• Task instructions: Could you print, unchanged, the lines of the records that begin with the one containing "Which is farthest" and run through the end of the records?

• Record extracts:
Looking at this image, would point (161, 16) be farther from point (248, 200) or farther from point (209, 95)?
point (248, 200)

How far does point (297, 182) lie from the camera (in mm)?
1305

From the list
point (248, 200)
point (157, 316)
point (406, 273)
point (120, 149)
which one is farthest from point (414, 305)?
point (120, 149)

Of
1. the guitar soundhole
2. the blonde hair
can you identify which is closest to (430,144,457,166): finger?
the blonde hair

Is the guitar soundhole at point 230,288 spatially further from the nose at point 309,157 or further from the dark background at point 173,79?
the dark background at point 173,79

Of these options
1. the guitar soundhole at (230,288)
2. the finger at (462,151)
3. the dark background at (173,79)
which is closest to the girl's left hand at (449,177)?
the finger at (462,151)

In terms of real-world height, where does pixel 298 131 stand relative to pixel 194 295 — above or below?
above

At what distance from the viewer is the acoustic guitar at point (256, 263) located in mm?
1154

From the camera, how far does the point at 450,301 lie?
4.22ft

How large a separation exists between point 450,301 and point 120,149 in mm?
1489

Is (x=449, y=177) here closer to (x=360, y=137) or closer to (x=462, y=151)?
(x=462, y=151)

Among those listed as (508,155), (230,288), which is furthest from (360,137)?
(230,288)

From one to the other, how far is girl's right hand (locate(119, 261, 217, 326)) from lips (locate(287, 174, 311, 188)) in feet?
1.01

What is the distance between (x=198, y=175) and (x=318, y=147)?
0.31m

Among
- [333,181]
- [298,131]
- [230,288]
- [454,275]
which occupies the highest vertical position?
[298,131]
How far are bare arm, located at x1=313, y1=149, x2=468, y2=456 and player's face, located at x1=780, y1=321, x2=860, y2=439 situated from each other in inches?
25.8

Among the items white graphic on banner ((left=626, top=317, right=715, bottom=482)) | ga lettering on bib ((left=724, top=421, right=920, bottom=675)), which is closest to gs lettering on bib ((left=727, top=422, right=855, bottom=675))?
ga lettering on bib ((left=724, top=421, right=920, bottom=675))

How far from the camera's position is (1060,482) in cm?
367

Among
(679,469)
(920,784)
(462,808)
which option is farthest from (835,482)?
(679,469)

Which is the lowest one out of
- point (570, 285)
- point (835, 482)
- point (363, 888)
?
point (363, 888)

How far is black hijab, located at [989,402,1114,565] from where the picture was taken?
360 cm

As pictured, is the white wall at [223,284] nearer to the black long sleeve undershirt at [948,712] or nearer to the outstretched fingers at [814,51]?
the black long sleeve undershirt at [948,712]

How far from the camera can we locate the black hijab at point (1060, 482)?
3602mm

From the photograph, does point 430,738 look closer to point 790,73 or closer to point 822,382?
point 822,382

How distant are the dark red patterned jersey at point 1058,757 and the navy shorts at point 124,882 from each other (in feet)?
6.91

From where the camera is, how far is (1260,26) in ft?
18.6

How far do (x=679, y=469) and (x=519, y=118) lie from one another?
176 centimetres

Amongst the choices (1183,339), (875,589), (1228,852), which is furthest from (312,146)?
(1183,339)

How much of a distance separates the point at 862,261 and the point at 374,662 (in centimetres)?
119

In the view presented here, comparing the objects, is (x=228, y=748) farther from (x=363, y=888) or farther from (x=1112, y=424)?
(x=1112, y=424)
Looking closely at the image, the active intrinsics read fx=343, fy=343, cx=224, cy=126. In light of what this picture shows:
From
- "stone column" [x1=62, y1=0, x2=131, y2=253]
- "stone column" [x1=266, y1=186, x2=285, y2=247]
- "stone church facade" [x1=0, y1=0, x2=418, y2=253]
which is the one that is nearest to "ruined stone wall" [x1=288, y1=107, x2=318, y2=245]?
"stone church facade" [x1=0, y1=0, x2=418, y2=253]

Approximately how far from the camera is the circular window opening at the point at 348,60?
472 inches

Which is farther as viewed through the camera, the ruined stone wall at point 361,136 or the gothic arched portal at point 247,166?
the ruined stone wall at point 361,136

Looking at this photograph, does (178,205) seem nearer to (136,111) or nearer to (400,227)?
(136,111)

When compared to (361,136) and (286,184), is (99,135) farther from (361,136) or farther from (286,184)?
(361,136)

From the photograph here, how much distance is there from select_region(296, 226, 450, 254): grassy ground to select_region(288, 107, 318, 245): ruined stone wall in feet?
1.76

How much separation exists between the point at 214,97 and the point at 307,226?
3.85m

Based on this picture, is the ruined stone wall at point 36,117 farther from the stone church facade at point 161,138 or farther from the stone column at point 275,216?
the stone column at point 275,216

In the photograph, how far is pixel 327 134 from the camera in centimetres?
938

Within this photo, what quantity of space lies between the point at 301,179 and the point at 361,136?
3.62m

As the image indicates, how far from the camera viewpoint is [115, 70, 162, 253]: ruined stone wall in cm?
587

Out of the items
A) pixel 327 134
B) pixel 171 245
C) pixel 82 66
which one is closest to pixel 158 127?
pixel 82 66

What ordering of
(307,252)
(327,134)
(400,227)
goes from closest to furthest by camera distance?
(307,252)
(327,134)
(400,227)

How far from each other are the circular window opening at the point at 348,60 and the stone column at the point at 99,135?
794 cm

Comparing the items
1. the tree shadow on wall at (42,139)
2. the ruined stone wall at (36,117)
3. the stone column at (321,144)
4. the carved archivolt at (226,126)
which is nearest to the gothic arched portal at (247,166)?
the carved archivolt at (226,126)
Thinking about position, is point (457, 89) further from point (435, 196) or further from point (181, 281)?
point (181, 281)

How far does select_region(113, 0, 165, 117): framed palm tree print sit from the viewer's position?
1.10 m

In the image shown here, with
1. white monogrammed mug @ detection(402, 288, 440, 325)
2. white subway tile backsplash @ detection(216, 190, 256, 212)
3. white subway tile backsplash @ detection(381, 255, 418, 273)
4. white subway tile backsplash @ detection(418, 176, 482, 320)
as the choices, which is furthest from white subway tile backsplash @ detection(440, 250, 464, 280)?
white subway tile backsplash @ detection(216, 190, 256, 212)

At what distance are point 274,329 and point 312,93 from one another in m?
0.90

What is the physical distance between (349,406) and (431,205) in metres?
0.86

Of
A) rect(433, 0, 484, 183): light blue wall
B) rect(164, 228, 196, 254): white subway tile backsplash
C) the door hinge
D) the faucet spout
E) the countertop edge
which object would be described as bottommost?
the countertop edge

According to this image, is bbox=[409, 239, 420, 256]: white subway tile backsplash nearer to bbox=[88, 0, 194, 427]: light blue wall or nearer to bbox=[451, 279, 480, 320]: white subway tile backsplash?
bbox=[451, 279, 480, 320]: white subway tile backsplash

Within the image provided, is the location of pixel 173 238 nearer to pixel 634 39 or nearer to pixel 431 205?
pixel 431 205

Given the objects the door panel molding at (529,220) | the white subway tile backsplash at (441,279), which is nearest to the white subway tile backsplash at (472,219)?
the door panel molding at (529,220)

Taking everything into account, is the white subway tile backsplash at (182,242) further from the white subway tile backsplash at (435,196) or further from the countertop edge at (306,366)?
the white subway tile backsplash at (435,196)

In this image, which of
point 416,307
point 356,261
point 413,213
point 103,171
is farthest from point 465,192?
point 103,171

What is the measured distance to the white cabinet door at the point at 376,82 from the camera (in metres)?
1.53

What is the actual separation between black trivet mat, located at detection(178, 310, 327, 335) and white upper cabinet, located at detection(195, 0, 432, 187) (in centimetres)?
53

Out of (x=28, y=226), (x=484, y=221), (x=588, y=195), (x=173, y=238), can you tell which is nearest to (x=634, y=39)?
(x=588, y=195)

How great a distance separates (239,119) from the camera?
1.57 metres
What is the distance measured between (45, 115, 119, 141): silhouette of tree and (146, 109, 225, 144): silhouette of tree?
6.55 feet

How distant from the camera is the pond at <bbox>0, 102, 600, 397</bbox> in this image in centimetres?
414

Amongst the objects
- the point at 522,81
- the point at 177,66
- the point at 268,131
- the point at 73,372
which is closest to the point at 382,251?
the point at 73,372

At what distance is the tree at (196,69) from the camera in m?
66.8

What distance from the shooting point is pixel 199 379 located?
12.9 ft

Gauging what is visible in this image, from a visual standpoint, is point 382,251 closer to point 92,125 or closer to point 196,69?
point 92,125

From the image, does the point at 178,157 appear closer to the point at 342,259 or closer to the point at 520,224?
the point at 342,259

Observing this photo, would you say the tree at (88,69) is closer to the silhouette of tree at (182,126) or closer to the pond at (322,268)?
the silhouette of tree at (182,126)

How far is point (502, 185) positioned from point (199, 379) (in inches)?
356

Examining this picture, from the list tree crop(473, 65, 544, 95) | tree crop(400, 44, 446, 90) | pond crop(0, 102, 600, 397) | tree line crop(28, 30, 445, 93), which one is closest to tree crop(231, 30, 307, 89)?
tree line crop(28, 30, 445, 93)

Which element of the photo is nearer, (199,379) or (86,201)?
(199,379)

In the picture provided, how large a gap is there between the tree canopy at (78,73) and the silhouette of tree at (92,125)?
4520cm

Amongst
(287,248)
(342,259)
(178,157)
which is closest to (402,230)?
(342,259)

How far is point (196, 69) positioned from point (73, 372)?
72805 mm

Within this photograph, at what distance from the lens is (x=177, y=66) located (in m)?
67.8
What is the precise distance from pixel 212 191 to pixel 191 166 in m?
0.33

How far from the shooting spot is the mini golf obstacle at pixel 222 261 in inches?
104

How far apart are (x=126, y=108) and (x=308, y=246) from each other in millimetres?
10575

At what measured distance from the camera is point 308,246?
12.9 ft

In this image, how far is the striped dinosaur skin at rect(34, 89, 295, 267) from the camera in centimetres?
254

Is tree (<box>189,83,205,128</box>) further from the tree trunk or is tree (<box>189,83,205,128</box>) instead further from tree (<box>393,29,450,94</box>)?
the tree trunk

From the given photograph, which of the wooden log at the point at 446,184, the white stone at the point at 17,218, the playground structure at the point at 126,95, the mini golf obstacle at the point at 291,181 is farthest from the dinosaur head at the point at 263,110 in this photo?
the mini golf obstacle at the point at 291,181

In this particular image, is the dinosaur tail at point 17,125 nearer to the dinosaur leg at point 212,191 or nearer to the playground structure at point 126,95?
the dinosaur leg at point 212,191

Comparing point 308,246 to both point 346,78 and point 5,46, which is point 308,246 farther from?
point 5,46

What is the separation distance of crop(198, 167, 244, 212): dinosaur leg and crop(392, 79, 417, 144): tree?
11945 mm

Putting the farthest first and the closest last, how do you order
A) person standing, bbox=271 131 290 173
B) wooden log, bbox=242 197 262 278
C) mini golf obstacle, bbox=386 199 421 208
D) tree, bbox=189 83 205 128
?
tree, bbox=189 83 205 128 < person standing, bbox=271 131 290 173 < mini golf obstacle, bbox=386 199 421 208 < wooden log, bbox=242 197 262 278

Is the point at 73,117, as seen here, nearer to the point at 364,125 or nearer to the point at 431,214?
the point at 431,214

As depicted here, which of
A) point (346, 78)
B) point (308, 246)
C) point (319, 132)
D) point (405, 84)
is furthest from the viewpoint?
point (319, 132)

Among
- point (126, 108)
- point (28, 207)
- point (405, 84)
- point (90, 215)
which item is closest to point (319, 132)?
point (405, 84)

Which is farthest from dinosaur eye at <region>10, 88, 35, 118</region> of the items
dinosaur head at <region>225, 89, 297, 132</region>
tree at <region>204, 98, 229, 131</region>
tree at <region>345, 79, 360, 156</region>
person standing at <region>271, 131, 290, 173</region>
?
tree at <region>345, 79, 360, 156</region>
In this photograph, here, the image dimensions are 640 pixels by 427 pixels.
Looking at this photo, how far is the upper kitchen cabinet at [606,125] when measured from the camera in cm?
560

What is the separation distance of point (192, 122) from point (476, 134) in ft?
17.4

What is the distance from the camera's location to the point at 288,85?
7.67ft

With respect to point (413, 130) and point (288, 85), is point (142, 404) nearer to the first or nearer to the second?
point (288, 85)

• Response to this exercise:
Which is farthest from dinosaur eye at <region>10, 88, 35, 118</region> of the items
dinosaur head at <region>225, 89, 297, 132</region>
tree at <region>204, 98, 229, 131</region>
tree at <region>345, 79, 360, 156</region>
person standing at <region>271, 131, 290, 173</region>
?
tree at <region>345, 79, 360, 156</region>
In this photograph, here, the image dimensions are 640 pixels by 427 pixels.
Looking at this photo, how far is the upper kitchen cabinet at [606,125] when measured from the camera in cm?
560

What is the separation distance of point (192, 122) from point (476, 134) in ft?
17.4

What is the distance from the camera's location to the point at 288,85?
7.67ft

With respect to point (413, 130) and point (288, 85), is point (142, 404) nearer to the first or nearer to the second?
point (288, 85)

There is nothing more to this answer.